▶ _Task prompt_
Reproduce verbatim the entries below, starting at the line that contains "Considering point (64, 340), point" and ending with the last line of the entries.
>> Start
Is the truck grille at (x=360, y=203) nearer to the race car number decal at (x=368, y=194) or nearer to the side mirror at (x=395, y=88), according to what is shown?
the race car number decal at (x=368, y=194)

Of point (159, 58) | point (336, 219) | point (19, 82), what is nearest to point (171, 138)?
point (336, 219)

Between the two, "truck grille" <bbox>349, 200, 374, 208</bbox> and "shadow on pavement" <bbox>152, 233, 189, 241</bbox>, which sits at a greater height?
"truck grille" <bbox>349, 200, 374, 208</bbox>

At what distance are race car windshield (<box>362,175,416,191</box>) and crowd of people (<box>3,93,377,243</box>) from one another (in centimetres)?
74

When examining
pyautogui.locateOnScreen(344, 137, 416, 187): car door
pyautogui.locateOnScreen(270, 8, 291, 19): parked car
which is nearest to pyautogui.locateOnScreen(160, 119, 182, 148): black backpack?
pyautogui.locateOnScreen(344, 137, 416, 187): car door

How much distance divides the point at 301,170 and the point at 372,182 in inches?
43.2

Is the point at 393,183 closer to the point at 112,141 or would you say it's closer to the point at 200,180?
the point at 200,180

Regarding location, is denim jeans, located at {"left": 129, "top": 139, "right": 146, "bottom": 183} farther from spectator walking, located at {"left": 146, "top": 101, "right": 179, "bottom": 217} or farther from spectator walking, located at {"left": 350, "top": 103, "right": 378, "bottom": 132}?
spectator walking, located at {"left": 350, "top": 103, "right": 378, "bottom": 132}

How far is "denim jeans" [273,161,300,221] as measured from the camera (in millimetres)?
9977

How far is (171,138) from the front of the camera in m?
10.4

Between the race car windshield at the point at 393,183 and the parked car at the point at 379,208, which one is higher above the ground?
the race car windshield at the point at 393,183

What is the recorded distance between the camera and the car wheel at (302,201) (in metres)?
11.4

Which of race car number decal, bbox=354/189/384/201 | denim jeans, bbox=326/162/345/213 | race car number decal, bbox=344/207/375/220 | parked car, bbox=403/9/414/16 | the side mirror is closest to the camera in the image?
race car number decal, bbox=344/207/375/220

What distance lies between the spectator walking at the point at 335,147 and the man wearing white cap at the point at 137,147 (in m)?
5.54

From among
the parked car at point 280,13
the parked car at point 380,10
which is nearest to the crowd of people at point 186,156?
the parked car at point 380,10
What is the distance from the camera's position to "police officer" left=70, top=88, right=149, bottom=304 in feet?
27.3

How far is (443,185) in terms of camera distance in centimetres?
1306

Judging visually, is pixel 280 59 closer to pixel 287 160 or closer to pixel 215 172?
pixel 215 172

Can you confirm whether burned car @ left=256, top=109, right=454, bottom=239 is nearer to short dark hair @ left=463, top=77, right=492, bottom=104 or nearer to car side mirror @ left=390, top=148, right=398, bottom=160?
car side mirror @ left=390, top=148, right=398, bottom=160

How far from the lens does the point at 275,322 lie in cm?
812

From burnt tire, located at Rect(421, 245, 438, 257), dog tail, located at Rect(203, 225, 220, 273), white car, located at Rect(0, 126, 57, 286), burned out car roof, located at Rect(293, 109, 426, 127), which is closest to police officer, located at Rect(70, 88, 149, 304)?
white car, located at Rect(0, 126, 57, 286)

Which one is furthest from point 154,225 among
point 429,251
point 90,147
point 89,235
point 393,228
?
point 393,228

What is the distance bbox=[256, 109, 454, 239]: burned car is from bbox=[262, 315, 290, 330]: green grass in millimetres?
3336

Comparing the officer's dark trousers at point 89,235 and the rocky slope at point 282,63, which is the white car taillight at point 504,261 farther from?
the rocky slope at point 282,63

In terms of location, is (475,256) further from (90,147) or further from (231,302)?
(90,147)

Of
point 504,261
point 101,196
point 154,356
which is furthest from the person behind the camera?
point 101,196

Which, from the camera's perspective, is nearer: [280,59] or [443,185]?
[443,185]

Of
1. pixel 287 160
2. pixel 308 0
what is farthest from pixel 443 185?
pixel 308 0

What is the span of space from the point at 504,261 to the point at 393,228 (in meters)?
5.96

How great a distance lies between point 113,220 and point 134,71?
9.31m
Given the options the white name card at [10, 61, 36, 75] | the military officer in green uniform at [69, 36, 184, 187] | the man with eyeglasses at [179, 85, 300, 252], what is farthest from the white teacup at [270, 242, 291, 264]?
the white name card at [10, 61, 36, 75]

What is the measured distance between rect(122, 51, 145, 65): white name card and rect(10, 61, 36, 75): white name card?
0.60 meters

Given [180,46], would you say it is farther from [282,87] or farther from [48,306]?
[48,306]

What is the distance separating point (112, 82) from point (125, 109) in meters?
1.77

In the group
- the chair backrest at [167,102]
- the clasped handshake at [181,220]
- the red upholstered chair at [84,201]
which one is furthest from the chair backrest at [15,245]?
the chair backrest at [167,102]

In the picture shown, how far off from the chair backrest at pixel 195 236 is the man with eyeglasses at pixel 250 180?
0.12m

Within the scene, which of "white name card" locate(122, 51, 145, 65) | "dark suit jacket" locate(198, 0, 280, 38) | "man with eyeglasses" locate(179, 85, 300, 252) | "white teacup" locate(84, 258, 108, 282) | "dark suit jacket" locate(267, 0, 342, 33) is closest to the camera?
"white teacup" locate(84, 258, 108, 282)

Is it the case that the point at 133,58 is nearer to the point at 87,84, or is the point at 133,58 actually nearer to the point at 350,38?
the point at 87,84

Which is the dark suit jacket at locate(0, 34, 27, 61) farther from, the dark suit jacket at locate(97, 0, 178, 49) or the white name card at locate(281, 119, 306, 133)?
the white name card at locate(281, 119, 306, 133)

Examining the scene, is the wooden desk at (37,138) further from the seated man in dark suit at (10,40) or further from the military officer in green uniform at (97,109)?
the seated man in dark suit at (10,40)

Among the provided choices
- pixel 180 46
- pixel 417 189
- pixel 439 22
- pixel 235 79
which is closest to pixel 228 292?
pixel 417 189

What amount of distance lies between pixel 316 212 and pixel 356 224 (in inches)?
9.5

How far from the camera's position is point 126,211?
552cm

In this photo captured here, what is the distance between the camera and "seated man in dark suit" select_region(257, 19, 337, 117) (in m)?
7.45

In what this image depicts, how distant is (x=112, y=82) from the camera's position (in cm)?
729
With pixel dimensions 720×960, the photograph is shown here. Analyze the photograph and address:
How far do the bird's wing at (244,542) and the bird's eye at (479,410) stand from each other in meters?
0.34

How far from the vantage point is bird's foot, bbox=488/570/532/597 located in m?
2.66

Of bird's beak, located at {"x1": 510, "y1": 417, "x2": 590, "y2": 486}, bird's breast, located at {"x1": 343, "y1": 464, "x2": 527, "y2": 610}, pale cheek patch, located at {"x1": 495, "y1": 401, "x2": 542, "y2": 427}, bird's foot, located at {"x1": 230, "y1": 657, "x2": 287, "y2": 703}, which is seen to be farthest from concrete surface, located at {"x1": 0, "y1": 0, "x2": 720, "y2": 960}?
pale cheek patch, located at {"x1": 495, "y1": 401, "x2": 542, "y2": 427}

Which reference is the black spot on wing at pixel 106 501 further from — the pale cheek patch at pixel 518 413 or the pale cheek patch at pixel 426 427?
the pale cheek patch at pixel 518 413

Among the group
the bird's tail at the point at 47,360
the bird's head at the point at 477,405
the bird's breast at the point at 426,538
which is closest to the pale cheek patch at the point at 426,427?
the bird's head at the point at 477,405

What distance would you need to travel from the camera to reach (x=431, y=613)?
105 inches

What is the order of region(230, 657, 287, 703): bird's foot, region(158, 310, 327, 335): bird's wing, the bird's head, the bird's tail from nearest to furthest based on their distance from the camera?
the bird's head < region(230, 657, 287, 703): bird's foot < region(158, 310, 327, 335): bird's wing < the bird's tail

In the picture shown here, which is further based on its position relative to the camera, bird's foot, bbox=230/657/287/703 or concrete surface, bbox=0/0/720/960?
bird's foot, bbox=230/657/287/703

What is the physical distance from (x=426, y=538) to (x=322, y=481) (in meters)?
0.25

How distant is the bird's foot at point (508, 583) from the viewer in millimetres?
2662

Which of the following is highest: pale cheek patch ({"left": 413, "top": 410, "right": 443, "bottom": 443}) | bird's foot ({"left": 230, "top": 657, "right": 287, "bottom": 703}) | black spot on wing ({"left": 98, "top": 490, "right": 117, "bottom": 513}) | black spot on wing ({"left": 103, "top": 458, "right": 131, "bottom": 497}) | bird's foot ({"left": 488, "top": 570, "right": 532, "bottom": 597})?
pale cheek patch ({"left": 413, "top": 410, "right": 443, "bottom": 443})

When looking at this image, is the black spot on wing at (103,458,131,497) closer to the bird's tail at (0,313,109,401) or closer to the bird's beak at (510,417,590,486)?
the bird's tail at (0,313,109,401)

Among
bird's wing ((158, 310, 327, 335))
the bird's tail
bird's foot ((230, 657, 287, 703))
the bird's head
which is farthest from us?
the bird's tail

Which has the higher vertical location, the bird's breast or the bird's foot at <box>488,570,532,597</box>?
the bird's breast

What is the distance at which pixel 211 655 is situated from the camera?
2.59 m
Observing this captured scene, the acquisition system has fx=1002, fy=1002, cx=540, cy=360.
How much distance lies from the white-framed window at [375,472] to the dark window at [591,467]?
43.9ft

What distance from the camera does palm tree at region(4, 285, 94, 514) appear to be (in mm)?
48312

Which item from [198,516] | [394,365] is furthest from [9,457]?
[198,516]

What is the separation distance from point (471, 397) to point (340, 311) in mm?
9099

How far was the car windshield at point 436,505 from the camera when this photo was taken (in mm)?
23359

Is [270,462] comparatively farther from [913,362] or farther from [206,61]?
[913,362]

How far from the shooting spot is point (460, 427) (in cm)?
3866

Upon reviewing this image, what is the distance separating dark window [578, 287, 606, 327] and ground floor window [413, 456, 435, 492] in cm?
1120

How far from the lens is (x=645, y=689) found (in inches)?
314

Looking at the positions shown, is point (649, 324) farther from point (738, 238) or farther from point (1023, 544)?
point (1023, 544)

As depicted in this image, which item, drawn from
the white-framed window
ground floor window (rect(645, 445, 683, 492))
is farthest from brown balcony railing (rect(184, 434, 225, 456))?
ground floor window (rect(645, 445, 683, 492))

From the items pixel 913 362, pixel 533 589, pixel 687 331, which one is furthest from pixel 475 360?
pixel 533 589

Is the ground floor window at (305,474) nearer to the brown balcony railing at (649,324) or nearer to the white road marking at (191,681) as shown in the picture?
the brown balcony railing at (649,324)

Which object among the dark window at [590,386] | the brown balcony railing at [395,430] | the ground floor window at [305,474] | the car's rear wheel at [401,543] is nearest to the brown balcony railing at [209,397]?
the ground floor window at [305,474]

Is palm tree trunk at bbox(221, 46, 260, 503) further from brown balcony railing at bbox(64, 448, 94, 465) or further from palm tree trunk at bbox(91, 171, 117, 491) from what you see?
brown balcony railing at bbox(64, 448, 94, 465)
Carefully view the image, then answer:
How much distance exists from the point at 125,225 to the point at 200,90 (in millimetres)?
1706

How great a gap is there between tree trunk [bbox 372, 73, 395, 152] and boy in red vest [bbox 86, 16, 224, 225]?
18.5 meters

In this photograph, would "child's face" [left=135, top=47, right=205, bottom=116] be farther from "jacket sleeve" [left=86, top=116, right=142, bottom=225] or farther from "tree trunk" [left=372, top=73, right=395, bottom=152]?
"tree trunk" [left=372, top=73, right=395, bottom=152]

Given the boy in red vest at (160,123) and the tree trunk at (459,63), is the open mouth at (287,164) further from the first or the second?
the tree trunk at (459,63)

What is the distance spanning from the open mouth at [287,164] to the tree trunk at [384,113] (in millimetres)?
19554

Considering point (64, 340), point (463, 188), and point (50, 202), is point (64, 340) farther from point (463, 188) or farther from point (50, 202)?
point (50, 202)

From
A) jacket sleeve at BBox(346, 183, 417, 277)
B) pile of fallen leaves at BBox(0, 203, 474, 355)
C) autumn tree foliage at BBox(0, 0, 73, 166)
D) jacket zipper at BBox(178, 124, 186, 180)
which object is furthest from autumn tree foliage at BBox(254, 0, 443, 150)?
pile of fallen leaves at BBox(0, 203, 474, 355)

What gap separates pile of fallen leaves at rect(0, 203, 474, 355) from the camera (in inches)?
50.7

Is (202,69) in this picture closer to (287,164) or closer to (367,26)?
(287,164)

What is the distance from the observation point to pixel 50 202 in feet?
>> End
▶ _Complete answer_
Considering point (64, 340), point (463, 188), and point (50, 202), is point (64, 340) farther from point (463, 188) or farther from point (50, 202)?
point (50, 202)

From
A) jacket sleeve at BBox(346, 183, 417, 277)
B) pile of fallen leaves at BBox(0, 203, 474, 355)
C) autumn tree foliage at BBox(0, 0, 73, 166)
D) jacket zipper at BBox(178, 124, 186, 180)
which object is furthest from autumn tree foliage at BBox(254, 0, 443, 150)?
pile of fallen leaves at BBox(0, 203, 474, 355)

What gap separates pile of fallen leaves at rect(0, 203, 474, 355) from the camera (in inches)?
50.7

Is (202,69) in this picture closer to (287,164) or closer to (367,26)?
(287,164)

What is the distance from the observation point to pixel 50 202 in feet?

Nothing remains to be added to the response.